The Many Hats of Robert Klein

Posted by Jesse Reynolds April 11, 2008
Biopolitical Times
In many ways, this weekend's stem cell research advocacy gathering in San Francisco is unremarkable. Many of the same speakers can be found at similar meetings and mini-conventions several times each year. But this one is staged by Americans for Cures, led by Robert Klein, who is also the head of California's multi-billion dollar stem cell research agency. Not only is he juggling two incompatible roles - stem cell booster and public servant - but under his guidance, his advocacy organization has attacked his political opponents, praised his own work, and spread misleading information.

To call Klein a "stem cell czar" is easy, perhaps even modest. He was the primary author of the ballot initiative that created the agency (and insulated it from most public oversight and accountability). He was the chair of the campaign for the initiative’s passage, as well as the campaign’s largest donor. After its passage, Klein was unanimously nominated to chair the board of the new agency, the California Institute for Regenerative Medicine (CIRM). In fact, the requirements for the job that he wrote into the law fit his own experience so closely that few other Californians could even have qualified for consideration.

After the ballot measure passed in November 2004, Klein tried to wear both hats, those of booster and of public servant. The initiative campaign transformed into the advocacy group California Research and Cures Coalition, which remained headed by Klein and operated out of his business office in Palo Alto. In response to public criticism, he quickly resigned from the organization.

But Klein couldn't resist politicking for his cause. In 2006, a new group appeared, Americans for Stem Cell Therapies and Cures, with Klein again at the helm. Its first action was to issue a public letter smearing Sen. Deborah Ortiz (D-Sacramento) on the eve of her primary election for Secretary of State. She had been the most vocal supporter of the stem cell initiative in the state house, but was now backing legislation to reform the agency. As a taxable lobbying group, Klein's outfit raised also raised money for his political allies in the fall 2006 general election.
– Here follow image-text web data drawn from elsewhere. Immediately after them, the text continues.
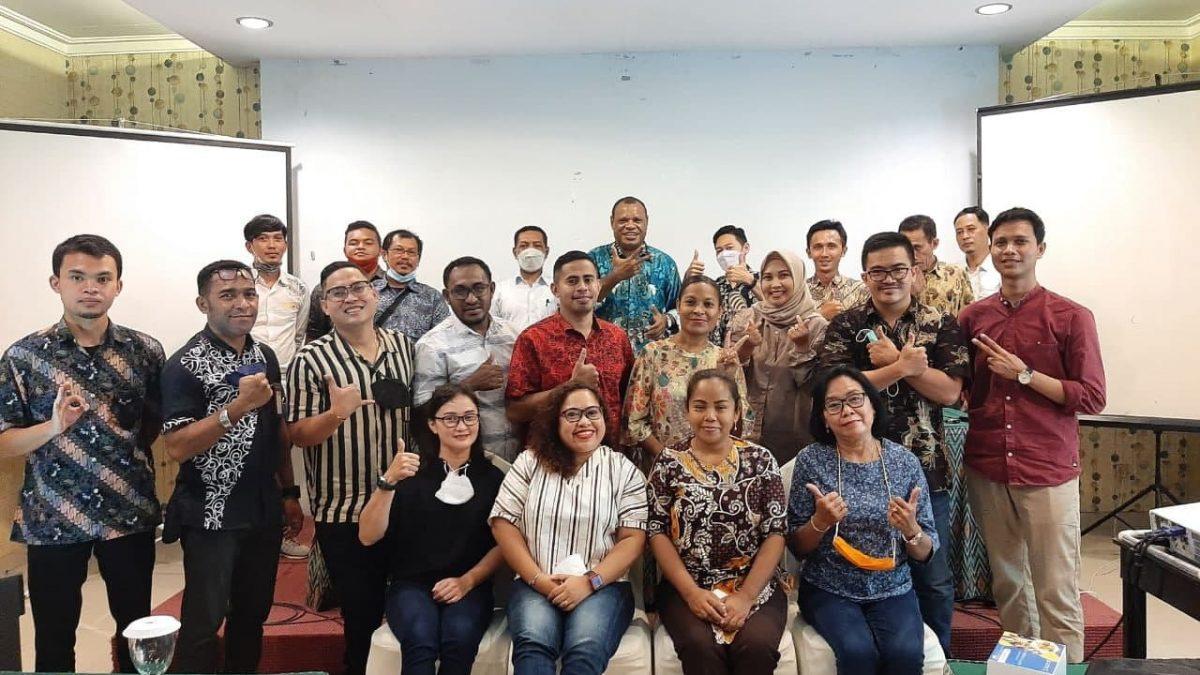 Pelatihan eBudgeting & eFinansi Universitas Cenderawasih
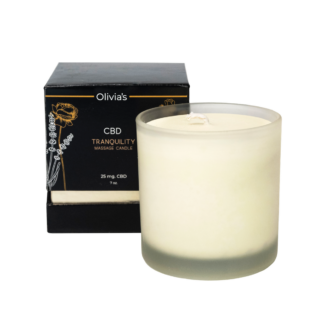 Olivia's 25 mg CBD Massage Candle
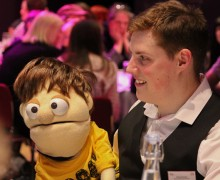 Ventriloquist James Rowney (and Little Jim)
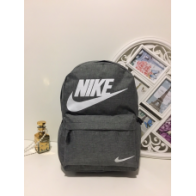 Рюкзак Nike D52, серый ? купить в Крыму - Рюкзаки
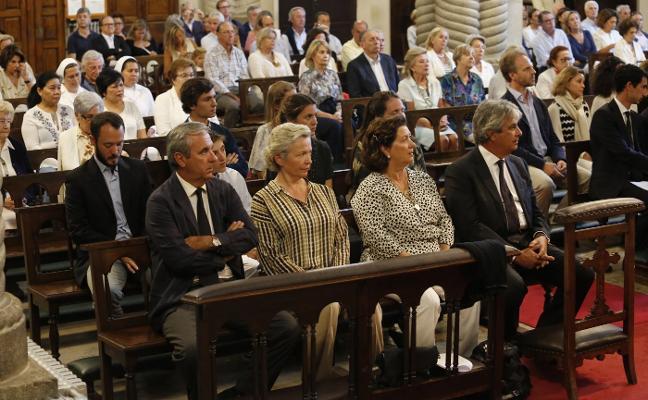Misa por Elvira Francos en Somió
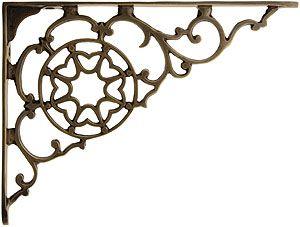 Brass Victorian Style Shelf Bracket In Antique By Hand 5 7 8 X 7 7 8 Metal Shelf Brackets Decorative Shelf Brackets Cast Iron Shelf Brackets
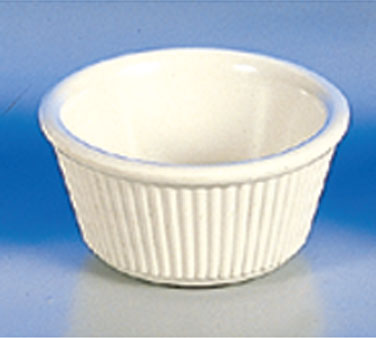 Thunder Group ML531B Fluted Ramekin, Bone 3 oz. - 4 doz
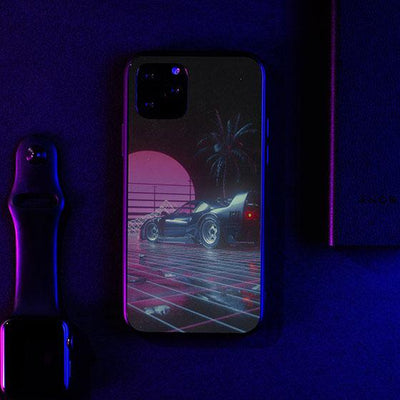 F40 LED Case for iPhone-Bazaardodo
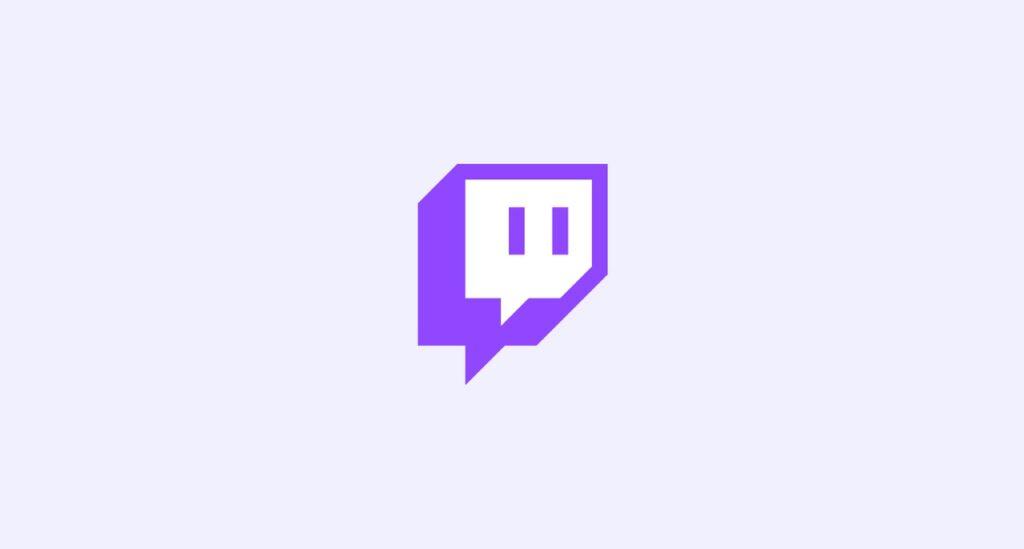 Twitch TV Bedava Abone Olma (2021)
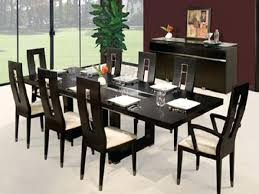 big lots dining room tables dining table big lots furniture cozy round dining room table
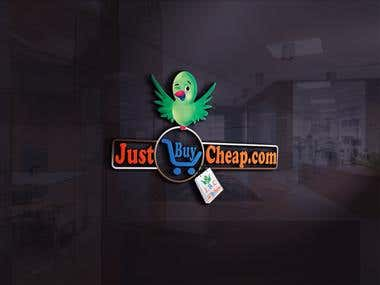 Logo for Just Bye chip.com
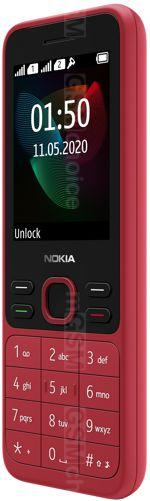 The photo gallery of Nokia 150 2020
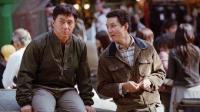 被誉为成龙最好的电影, 《新宿事件》为什么被禁播?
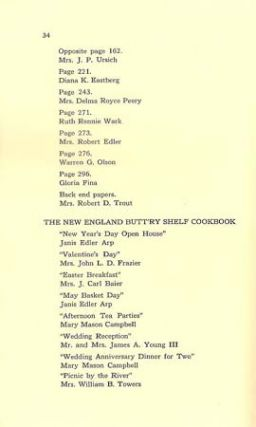 A PARTIAL LIST OF WATERCOLORS, DRAWINGS, OILS, AND PASTELS BY TASHA TUDOR; Together with the names of the owners of most of the pieces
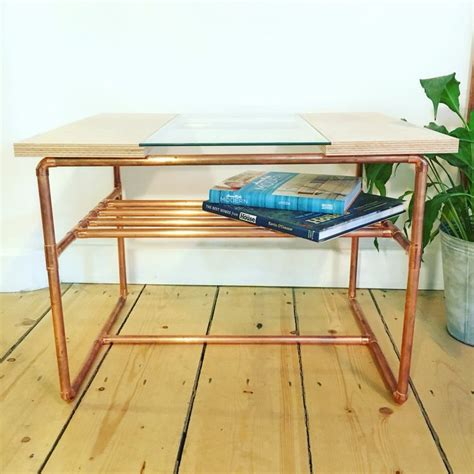 17 best images about copper tables on pinterest glow www copperandwood co uk classic coffee table in plywood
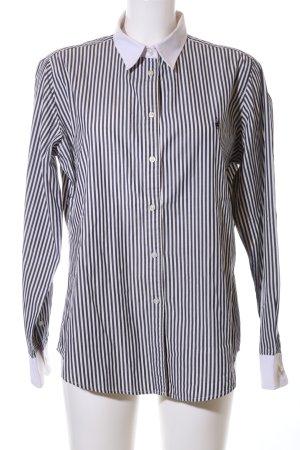 Polo Langarmhemd schwarz-weiß Streifenmuster Business-Look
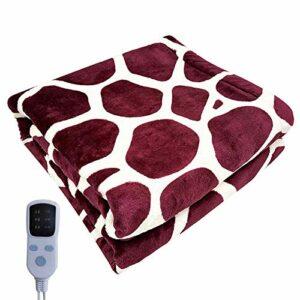Couverture chauffante électrique USB de sécurité – Portable – Pour l'hiver – En coton – Lavable – 60 x 80 cm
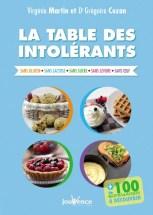 livre de recettes pour personnes intolérantes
Now, Americans for Cures has assumed the mantle of both the California Research and Cures Coalition and Americans for Stem Cell Therapies and Cures. Two months ago, it issued a press release backing one of Klein's pet projects at the CIRM. What's more, it is extensively downplaying the potential of a new alternative to the use of embryos in stem cell research - an alternative whose ascendance would call into question the relevancy of CIRM and its use of taxpayer dollars during a time of budget crunching.   
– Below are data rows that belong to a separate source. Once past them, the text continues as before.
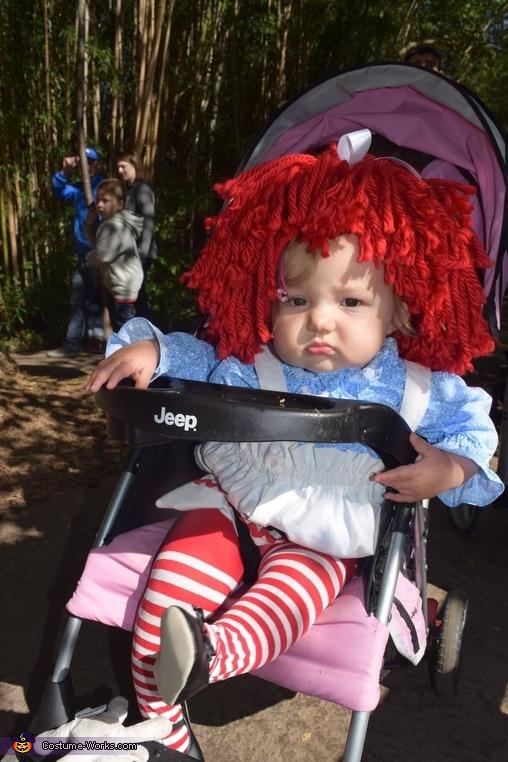 Crankety Ann, Raggedy Ann Costume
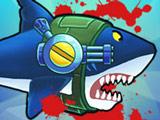 Пушечная Акула: Ужас Глубоких Вод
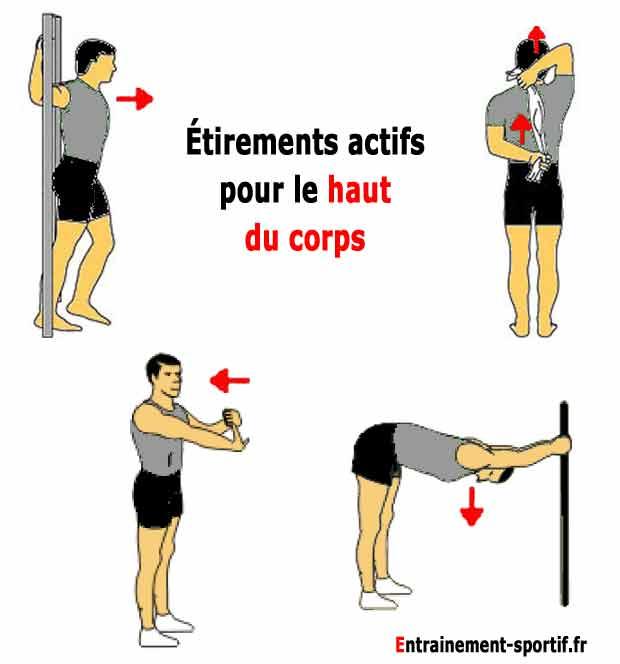 étirements actifs pour le haut du corps avant circuit training
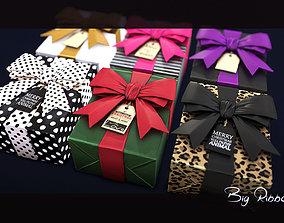 3D asset Big Ribbon Holiday Gift Box LowPoly and Material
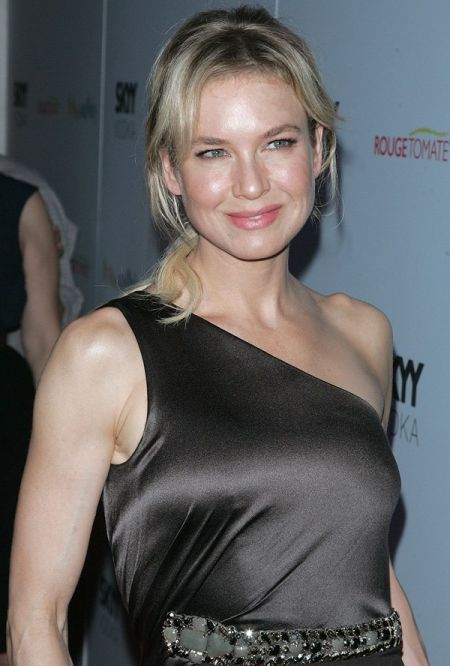 renee zellweger celebrity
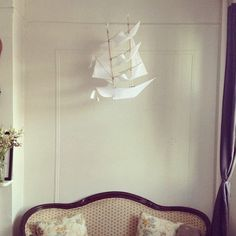 Sailing Ship Kite - I like the idea of just using it for decoration…hang it from the ceiling - RLAM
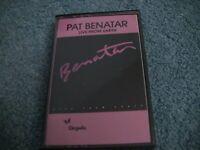 "Vintage Pat Benatar ""Live From Earth"" Tape Cassette"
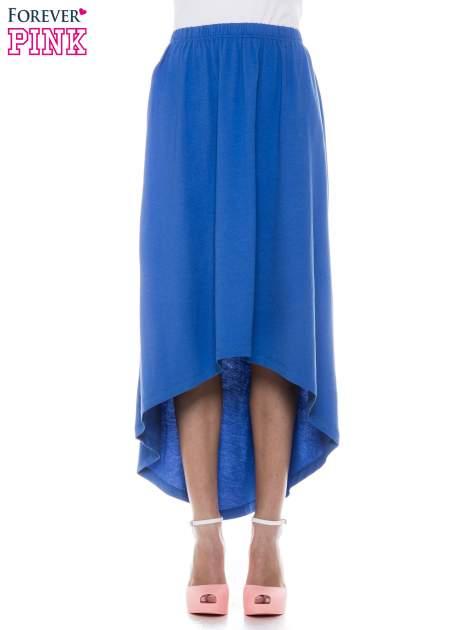 Niebieska zwiewna spódnica z dłuższym tyłem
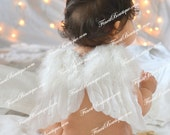 Newborn Toddler Large ANGEL WINGS and/or Headband - Photo Prop . Baby Girl Headbands . Angel Ivory Wings . Baby Bow Headband Pink White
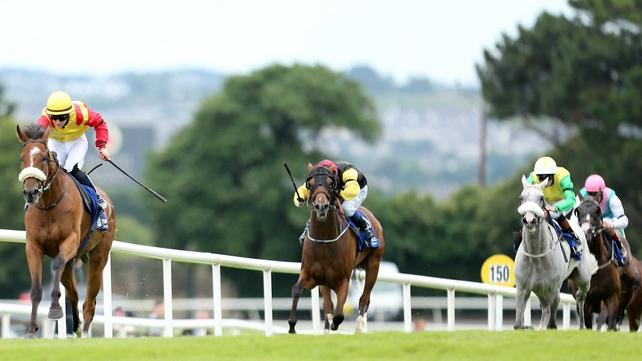 Brendan Brackan (l) landed the Solonaway Stakes at the Curragh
To top it off, the group is exaggerating the state of cloning-based stem cell research, implying inaccurately that stem cells have already been derived via this technique. Some tidbits from its website:
A research process called somatic cell nuclear transfer (SCNT), sometimes referred to as "therapeutic cloning", allows scientists to produce embryonic stem cells without using sperm to fertilize an egg.
and
Embryonic stem cell research utilizes a process called therapeutic cloning, or somatic cell nuclear transfer (SCNT), to copy cells with the goal of making stem cells to better treat and cure people with serious diseases and injuries. Using SCNT, scientists can produce embryonic stem cells without using sperm to fertilize an egg.
and
Patient Specific Stem Cells [glossary entry]: Stem cell lines, developed through somatic cell nuclear transfer (SCNT), that match a patient. These cells could be useful as therapeutics to replace disease tissues or, in the case of cells from someone with a genetic disease, to study how the disease occurs.
(Bear in mind that, with a new presidential administration, it’s almost certain that funding for cloning-based stem cell research is all that will be left to distinguish CIRM's portfolio from that of the federal government.)

It can be difficult to see the public funding of stem cell research for what it is: An appropriate use of taxpayer dollars that has popular support in California, but that must be balanced against both changing understanding of the research's potential and other funding priorities.

Considering an analogy to a better-known domain can be illuminating. Imagine the response if the appointed head of California’s Department of Transportation was also the leader of a highway-building advocacy group that issued statements praising the department head, attacked his or her political opponents, raised funds for allies, spread misinformation about the benefits of highways, and compiled arguments against mass transit and bicycling.

It wouldn't "pass the smell test" for a moment, and this shouldn't either.